**DATA FOR THIS TASK**
----
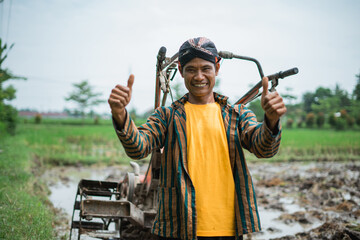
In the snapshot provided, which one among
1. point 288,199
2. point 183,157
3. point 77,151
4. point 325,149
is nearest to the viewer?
point 183,157

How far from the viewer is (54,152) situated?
15438mm

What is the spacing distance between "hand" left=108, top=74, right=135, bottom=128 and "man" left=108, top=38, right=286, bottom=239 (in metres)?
0.04

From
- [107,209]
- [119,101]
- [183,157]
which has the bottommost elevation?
[107,209]

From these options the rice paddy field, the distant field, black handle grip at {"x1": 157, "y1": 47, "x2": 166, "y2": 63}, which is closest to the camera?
black handle grip at {"x1": 157, "y1": 47, "x2": 166, "y2": 63}

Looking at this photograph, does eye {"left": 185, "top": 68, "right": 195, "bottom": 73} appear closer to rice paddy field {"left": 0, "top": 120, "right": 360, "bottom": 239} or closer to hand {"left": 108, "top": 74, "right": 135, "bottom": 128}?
hand {"left": 108, "top": 74, "right": 135, "bottom": 128}

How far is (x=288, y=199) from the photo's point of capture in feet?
26.7

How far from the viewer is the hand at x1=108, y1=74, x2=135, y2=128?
5.63ft

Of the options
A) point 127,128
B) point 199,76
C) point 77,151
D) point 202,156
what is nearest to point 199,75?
point 199,76

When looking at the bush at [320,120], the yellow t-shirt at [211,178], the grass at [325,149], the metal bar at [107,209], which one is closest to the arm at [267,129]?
the yellow t-shirt at [211,178]

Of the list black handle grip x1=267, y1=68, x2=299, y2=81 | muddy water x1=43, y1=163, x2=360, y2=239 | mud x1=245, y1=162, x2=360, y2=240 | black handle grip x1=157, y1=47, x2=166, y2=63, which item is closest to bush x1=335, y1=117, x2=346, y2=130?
muddy water x1=43, y1=163, x2=360, y2=239

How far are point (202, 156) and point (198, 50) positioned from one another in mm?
625

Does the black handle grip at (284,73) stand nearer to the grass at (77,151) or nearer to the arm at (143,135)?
the arm at (143,135)

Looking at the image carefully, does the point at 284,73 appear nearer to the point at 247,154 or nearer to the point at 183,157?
the point at 183,157

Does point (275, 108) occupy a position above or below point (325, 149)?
above
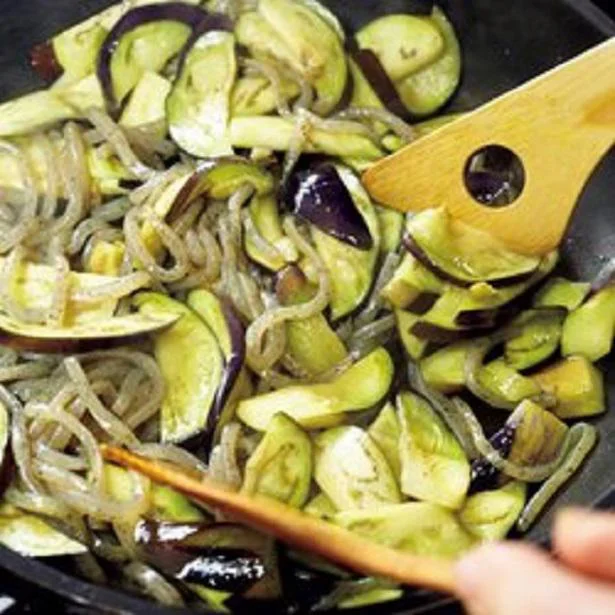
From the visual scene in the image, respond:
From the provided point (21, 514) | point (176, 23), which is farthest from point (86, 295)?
point (176, 23)

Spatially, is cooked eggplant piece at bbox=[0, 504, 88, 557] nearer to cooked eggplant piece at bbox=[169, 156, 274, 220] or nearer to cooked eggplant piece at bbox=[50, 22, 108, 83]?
cooked eggplant piece at bbox=[169, 156, 274, 220]

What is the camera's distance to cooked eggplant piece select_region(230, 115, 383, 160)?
282 cm

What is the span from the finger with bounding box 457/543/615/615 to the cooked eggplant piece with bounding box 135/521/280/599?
1.06 meters

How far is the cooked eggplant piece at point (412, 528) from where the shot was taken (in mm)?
2225

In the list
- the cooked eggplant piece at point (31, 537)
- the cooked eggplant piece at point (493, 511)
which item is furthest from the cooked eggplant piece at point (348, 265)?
the cooked eggplant piece at point (31, 537)

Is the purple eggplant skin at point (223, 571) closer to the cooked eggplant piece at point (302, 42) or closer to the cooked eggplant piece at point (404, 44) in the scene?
the cooked eggplant piece at point (302, 42)

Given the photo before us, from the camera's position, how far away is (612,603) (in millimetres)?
1047

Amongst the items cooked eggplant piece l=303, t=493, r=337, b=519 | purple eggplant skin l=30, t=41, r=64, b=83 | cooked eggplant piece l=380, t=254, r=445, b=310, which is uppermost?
purple eggplant skin l=30, t=41, r=64, b=83

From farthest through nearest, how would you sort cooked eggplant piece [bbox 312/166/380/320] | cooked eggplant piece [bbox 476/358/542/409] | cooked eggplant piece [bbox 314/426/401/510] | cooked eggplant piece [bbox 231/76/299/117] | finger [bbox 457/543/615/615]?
1. cooked eggplant piece [bbox 231/76/299/117]
2. cooked eggplant piece [bbox 312/166/380/320]
3. cooked eggplant piece [bbox 476/358/542/409]
4. cooked eggplant piece [bbox 314/426/401/510]
5. finger [bbox 457/543/615/615]

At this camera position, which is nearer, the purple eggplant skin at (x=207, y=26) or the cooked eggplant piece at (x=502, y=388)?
the cooked eggplant piece at (x=502, y=388)

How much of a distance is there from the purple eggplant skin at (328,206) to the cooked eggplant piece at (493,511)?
596 mm

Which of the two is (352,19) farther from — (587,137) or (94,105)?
(587,137)

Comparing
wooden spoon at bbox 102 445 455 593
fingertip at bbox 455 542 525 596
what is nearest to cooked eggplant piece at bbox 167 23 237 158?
wooden spoon at bbox 102 445 455 593

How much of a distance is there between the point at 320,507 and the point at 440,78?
124 centimetres
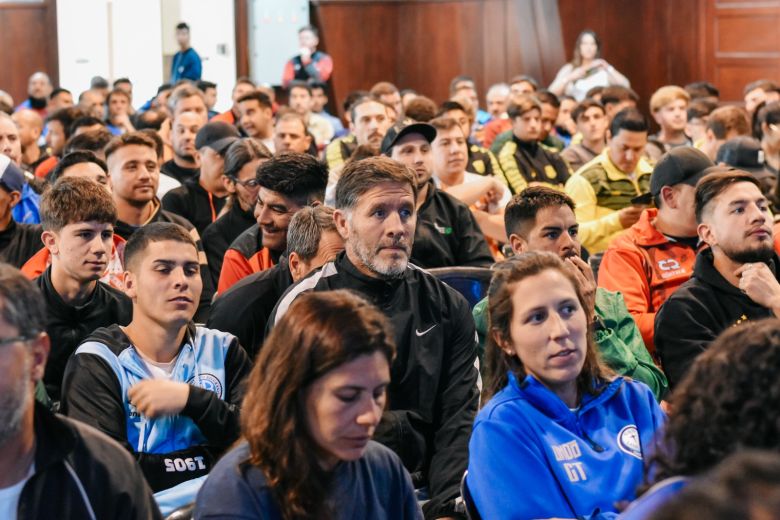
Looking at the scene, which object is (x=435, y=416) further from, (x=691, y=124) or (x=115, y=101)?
(x=115, y=101)

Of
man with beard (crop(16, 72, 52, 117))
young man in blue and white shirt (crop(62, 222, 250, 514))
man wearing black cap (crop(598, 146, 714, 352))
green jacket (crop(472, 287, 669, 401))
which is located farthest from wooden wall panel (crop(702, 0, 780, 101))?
young man in blue and white shirt (crop(62, 222, 250, 514))

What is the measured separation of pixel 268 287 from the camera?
11.8 ft

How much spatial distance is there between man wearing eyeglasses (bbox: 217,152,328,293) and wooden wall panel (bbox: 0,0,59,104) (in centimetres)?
1187

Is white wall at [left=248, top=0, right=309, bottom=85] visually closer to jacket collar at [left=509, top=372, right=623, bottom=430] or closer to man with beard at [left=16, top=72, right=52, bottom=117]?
man with beard at [left=16, top=72, right=52, bottom=117]

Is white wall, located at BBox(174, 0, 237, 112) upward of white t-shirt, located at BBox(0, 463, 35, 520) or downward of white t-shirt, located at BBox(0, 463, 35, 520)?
upward

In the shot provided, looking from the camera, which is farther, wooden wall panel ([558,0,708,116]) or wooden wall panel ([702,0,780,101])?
wooden wall panel ([558,0,708,116])

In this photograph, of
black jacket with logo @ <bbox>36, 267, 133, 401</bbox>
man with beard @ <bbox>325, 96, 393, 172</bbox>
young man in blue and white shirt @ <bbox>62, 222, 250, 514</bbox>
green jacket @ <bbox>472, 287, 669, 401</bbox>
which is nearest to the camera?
young man in blue and white shirt @ <bbox>62, 222, 250, 514</bbox>

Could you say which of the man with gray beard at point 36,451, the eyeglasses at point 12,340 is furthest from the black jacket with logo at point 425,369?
the eyeglasses at point 12,340

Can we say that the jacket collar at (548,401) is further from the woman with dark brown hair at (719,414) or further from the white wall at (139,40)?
the white wall at (139,40)

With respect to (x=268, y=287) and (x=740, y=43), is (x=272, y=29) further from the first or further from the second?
(x=268, y=287)

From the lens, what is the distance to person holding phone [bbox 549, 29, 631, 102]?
12.7 meters

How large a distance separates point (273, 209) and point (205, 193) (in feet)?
4.92

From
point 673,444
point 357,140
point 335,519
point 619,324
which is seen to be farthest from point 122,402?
point 357,140

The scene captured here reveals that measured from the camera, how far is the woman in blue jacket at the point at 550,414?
233cm
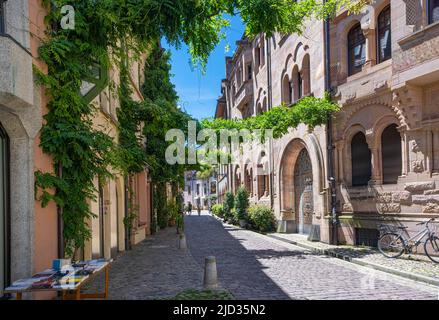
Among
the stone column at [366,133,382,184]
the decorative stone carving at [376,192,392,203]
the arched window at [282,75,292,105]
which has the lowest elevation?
the decorative stone carving at [376,192,392,203]

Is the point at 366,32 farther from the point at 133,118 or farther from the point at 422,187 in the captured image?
the point at 133,118

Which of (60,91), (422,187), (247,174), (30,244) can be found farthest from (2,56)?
(247,174)

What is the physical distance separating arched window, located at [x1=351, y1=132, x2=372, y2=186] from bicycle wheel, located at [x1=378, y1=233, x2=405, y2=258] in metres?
2.68

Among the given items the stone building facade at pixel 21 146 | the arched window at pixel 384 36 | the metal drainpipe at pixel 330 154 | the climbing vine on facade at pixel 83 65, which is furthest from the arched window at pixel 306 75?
the stone building facade at pixel 21 146

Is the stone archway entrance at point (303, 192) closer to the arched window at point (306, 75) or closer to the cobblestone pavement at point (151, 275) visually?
the arched window at point (306, 75)

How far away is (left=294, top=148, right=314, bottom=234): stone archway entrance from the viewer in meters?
----
**PROMPT**
Quote the material verbatim, starting at the line containing "Is the purple" and ending at the line containing "124 centimetres", with both of those lines included.

**RESPONSE TO THE EXERCISE**
Is the purple eggplant skin at point (223, 571) closer to the cooked eggplant piece at point (302, 42) or closer to the cooked eggplant piece at point (404, 44) in the scene?
the cooked eggplant piece at point (302, 42)

Given the photo before us, from the camera's position, how far away is (612,603) (in millimetres)?
1047

Amongst the items cooked eggplant piece l=303, t=493, r=337, b=519 | purple eggplant skin l=30, t=41, r=64, b=83 | cooked eggplant piece l=380, t=254, r=445, b=310, which is uppermost?
purple eggplant skin l=30, t=41, r=64, b=83

From farthest through nearest, how would you sort cooked eggplant piece [bbox 312/166/380/320] | cooked eggplant piece [bbox 476/358/542/409] | cooked eggplant piece [bbox 314/426/401/510] | cooked eggplant piece [bbox 231/76/299/117] | finger [bbox 457/543/615/615]?
1. cooked eggplant piece [bbox 231/76/299/117]
2. cooked eggplant piece [bbox 312/166/380/320]
3. cooked eggplant piece [bbox 476/358/542/409]
4. cooked eggplant piece [bbox 314/426/401/510]
5. finger [bbox 457/543/615/615]

At this camera position, which is nearer, the purple eggplant skin at (x=207, y=26) or the cooked eggplant piece at (x=502, y=388)?
the cooked eggplant piece at (x=502, y=388)

How much of a distance is there from the purple eggplant skin at (328,206) to the cooked eggplant piece at (493,511)?
596 mm

Which of the two is (352,19) farther from — (587,137) or (94,105)?
(587,137)

Comparing
wooden spoon at bbox 102 445 455 593
fingertip at bbox 455 542 525 596
what is nearest to cooked eggplant piece at bbox 167 23 237 158?
wooden spoon at bbox 102 445 455 593

How much of a distance is there between the point at 320,507 and the point at 440,78?
124 centimetres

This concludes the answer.